Dyson was a rare entity in science and a human treasure. Though we live in an era of Open Science, science as an institution is more closed than ever before. Even within Open Science, there are fewer questions being posed today than there were thirty years ago. While it’s more common than ever for scientific articles to have multiple authors, this trend has led to more group consensus, not less. In many fields, creativity is being stifled and it’s become harder for controversial thoughts to make a dent. Publication schemas, professional organizations and academic cancelings have made controversy unpalatable for most scientific institutions. It is no surprise that most scientists therefore avoid controversy.
Dyson’s career highlights the importance of patronage—which enabled him to obtain professional positions without the expected academic credentials. His death marks the end of such patronage. The tenure system, which Dyson avoided, is not designed to protect those with controversial beliefs, but to reward those who think like the pack. Dyson was a true believer in science and therefore had a commitment to truth in its heterodox form.
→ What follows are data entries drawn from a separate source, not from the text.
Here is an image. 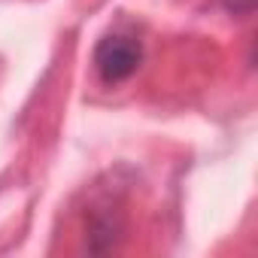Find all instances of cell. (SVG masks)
Masks as SVG:
<instances>
[{
  "label": "cell",
  "instance_id": "6da1fadb",
  "mask_svg": "<svg viewBox=\"0 0 258 258\" xmlns=\"http://www.w3.org/2000/svg\"><path fill=\"white\" fill-rule=\"evenodd\" d=\"M143 64V46L140 40L127 34H109L94 49V70L106 85L127 82Z\"/></svg>",
  "mask_w": 258,
  "mask_h": 258
},
{
  "label": "cell",
  "instance_id": "7a4b0ae2",
  "mask_svg": "<svg viewBox=\"0 0 258 258\" xmlns=\"http://www.w3.org/2000/svg\"><path fill=\"white\" fill-rule=\"evenodd\" d=\"M219 4H222L231 16H252L258 0H219Z\"/></svg>",
  "mask_w": 258,
  "mask_h": 258
}]
</instances>
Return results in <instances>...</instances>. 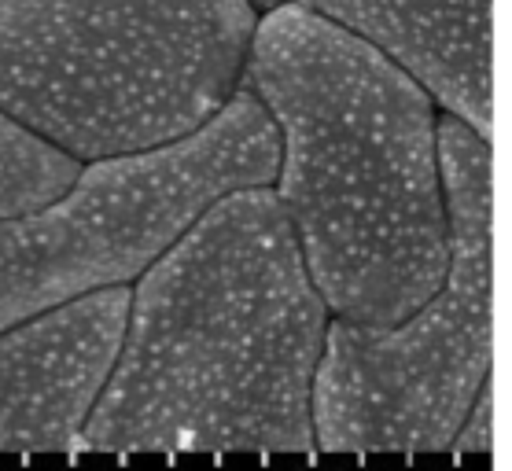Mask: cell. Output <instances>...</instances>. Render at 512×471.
<instances>
[{
    "label": "cell",
    "instance_id": "9c48e42d",
    "mask_svg": "<svg viewBox=\"0 0 512 471\" xmlns=\"http://www.w3.org/2000/svg\"><path fill=\"white\" fill-rule=\"evenodd\" d=\"M490 449H494V380L479 387L476 402L450 442V453H490Z\"/></svg>",
    "mask_w": 512,
    "mask_h": 471
},
{
    "label": "cell",
    "instance_id": "5b68a950",
    "mask_svg": "<svg viewBox=\"0 0 512 471\" xmlns=\"http://www.w3.org/2000/svg\"><path fill=\"white\" fill-rule=\"evenodd\" d=\"M277 162V126L244 85L170 148L89 162L59 203L0 218V332L137 280L214 199L273 184Z\"/></svg>",
    "mask_w": 512,
    "mask_h": 471
},
{
    "label": "cell",
    "instance_id": "3957f363",
    "mask_svg": "<svg viewBox=\"0 0 512 471\" xmlns=\"http://www.w3.org/2000/svg\"><path fill=\"white\" fill-rule=\"evenodd\" d=\"M247 0H0V111L78 162L170 148L244 81Z\"/></svg>",
    "mask_w": 512,
    "mask_h": 471
},
{
    "label": "cell",
    "instance_id": "8992f818",
    "mask_svg": "<svg viewBox=\"0 0 512 471\" xmlns=\"http://www.w3.org/2000/svg\"><path fill=\"white\" fill-rule=\"evenodd\" d=\"M129 288H96L0 332V453H74L126 332Z\"/></svg>",
    "mask_w": 512,
    "mask_h": 471
},
{
    "label": "cell",
    "instance_id": "30bf717a",
    "mask_svg": "<svg viewBox=\"0 0 512 471\" xmlns=\"http://www.w3.org/2000/svg\"><path fill=\"white\" fill-rule=\"evenodd\" d=\"M247 4H251V8H255V12H277V8H284V4H288V0H247Z\"/></svg>",
    "mask_w": 512,
    "mask_h": 471
},
{
    "label": "cell",
    "instance_id": "ba28073f",
    "mask_svg": "<svg viewBox=\"0 0 512 471\" xmlns=\"http://www.w3.org/2000/svg\"><path fill=\"white\" fill-rule=\"evenodd\" d=\"M82 162L0 111V218L52 207L82 177Z\"/></svg>",
    "mask_w": 512,
    "mask_h": 471
},
{
    "label": "cell",
    "instance_id": "277c9868",
    "mask_svg": "<svg viewBox=\"0 0 512 471\" xmlns=\"http://www.w3.org/2000/svg\"><path fill=\"white\" fill-rule=\"evenodd\" d=\"M450 229L443 288L402 324L328 321L310 391L317 453H450L494 368V151L435 115Z\"/></svg>",
    "mask_w": 512,
    "mask_h": 471
},
{
    "label": "cell",
    "instance_id": "7a4b0ae2",
    "mask_svg": "<svg viewBox=\"0 0 512 471\" xmlns=\"http://www.w3.org/2000/svg\"><path fill=\"white\" fill-rule=\"evenodd\" d=\"M240 85L277 126L273 192L325 310L402 324L450 265L431 96L299 4L255 26Z\"/></svg>",
    "mask_w": 512,
    "mask_h": 471
},
{
    "label": "cell",
    "instance_id": "6da1fadb",
    "mask_svg": "<svg viewBox=\"0 0 512 471\" xmlns=\"http://www.w3.org/2000/svg\"><path fill=\"white\" fill-rule=\"evenodd\" d=\"M328 310L269 184L214 199L129 288L82 449L317 453Z\"/></svg>",
    "mask_w": 512,
    "mask_h": 471
},
{
    "label": "cell",
    "instance_id": "52a82bcc",
    "mask_svg": "<svg viewBox=\"0 0 512 471\" xmlns=\"http://www.w3.org/2000/svg\"><path fill=\"white\" fill-rule=\"evenodd\" d=\"M373 45L483 140L494 137V0H288Z\"/></svg>",
    "mask_w": 512,
    "mask_h": 471
}]
</instances>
When journalist Wim Kayzer asked him to define his motto in life, Dyson answered, “[Diversity] is my guiding principle, if I have one at all.” I imagine Dyson was alluding to diversity of ideas as much as any other kind.
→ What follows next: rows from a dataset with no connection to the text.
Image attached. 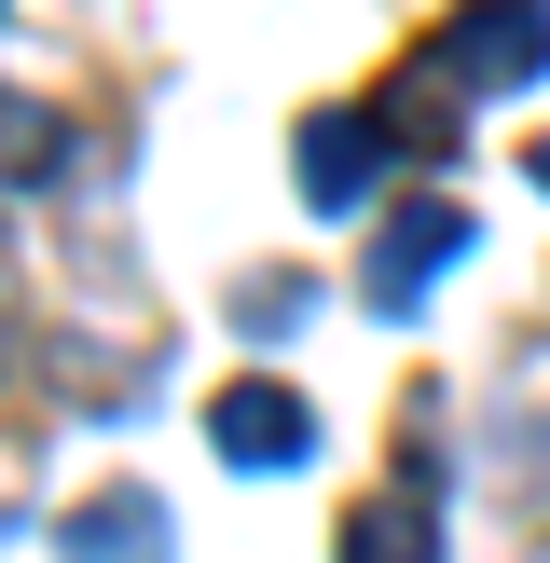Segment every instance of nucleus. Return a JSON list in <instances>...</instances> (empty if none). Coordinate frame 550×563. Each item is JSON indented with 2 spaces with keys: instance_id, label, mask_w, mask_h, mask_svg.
<instances>
[{
  "instance_id": "obj_1",
  "label": "nucleus",
  "mask_w": 550,
  "mask_h": 563,
  "mask_svg": "<svg viewBox=\"0 0 550 563\" xmlns=\"http://www.w3.org/2000/svg\"><path fill=\"white\" fill-rule=\"evenodd\" d=\"M440 262H468V207H440V192H427V207H385L372 262H358V289H372V317H413Z\"/></svg>"
},
{
  "instance_id": "obj_2",
  "label": "nucleus",
  "mask_w": 550,
  "mask_h": 563,
  "mask_svg": "<svg viewBox=\"0 0 550 563\" xmlns=\"http://www.w3.org/2000/svg\"><path fill=\"white\" fill-rule=\"evenodd\" d=\"M207 440H220V467H302L317 454V412H302L289 385H220Z\"/></svg>"
},
{
  "instance_id": "obj_3",
  "label": "nucleus",
  "mask_w": 550,
  "mask_h": 563,
  "mask_svg": "<svg viewBox=\"0 0 550 563\" xmlns=\"http://www.w3.org/2000/svg\"><path fill=\"white\" fill-rule=\"evenodd\" d=\"M55 550H69V563H165V495H152V482L82 495V509L55 522Z\"/></svg>"
},
{
  "instance_id": "obj_4",
  "label": "nucleus",
  "mask_w": 550,
  "mask_h": 563,
  "mask_svg": "<svg viewBox=\"0 0 550 563\" xmlns=\"http://www.w3.org/2000/svg\"><path fill=\"white\" fill-rule=\"evenodd\" d=\"M372 179H385V124L372 110H317V124H302V192H317V207H358Z\"/></svg>"
},
{
  "instance_id": "obj_5",
  "label": "nucleus",
  "mask_w": 550,
  "mask_h": 563,
  "mask_svg": "<svg viewBox=\"0 0 550 563\" xmlns=\"http://www.w3.org/2000/svg\"><path fill=\"white\" fill-rule=\"evenodd\" d=\"M344 563H440V537H427L413 495H372V509L344 522Z\"/></svg>"
},
{
  "instance_id": "obj_6",
  "label": "nucleus",
  "mask_w": 550,
  "mask_h": 563,
  "mask_svg": "<svg viewBox=\"0 0 550 563\" xmlns=\"http://www.w3.org/2000/svg\"><path fill=\"white\" fill-rule=\"evenodd\" d=\"M0 165H14V179H55V165H69V124L28 110V97H0Z\"/></svg>"
},
{
  "instance_id": "obj_7",
  "label": "nucleus",
  "mask_w": 550,
  "mask_h": 563,
  "mask_svg": "<svg viewBox=\"0 0 550 563\" xmlns=\"http://www.w3.org/2000/svg\"><path fill=\"white\" fill-rule=\"evenodd\" d=\"M302 302H317L302 275H262V289H248V330H302Z\"/></svg>"
},
{
  "instance_id": "obj_8",
  "label": "nucleus",
  "mask_w": 550,
  "mask_h": 563,
  "mask_svg": "<svg viewBox=\"0 0 550 563\" xmlns=\"http://www.w3.org/2000/svg\"><path fill=\"white\" fill-rule=\"evenodd\" d=\"M522 179H537V192H550V137H537V152H522Z\"/></svg>"
}]
</instances>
Dyson exemplified a scientific approach outlined by philosopher Paul Feyerabend: one that viewed science as more creative than procedural, a field that demanded original thinking and rigorous testing, but in which creativity was fundamental to progress. Dyson was also somewhat soft on a number of traditional scientific principles. Speaking about the laws of nature to an audience that included philosopher Daniel Dennett, biologist Rupert Sheldrake, paleontologist Stephen Jay Gould and neurologist Oliver Sacks, Dyson expressed openness to a number of controversial ideas arguing, “In the hard sciences, we mostly talk about models, rather than laws … Roughly speaking, a law is just a model we’ve gotten used to. There’s no sharp distinction between models and laws.” This attitude influenced his view of his own career and his scientific speculations. Looking back on his life, Dyson noted, “I had this skill with mathematical tools, and I played these tools as well as I could just because it was beautiful. Just as rather in the same way a musician plays the violin, not expecting to change the world, but just because he loves the instrument.”
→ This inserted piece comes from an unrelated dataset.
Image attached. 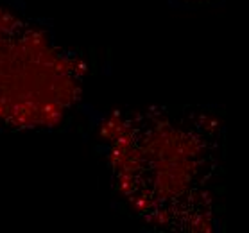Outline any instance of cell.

Dyson was an outsider—and it showed. It is unlikely that we will ever see an outsider like him in academia again. The institution science has become is not meant for the Dysons of our time. This is to the world’s detriment. Despite the Open Science movement, science as it is today and science as it was when Dyson was hired at Cornell without a doctorate in 1951 are very different worlds. Dyson will surely be missed, and his personality must never be forgotten.
He left us with a final note for today’s scientists: “The long-range future is not predetermined. The future is in your hands. All our fashionable worries and all our prevailing dogmas will probably be obsolete in less than thirty-five years. My heresies will probably also be obsolete. It’s up to you to find new heresies to guide our way to a more hopeful future.” We can only hope to see more Dysons in the future.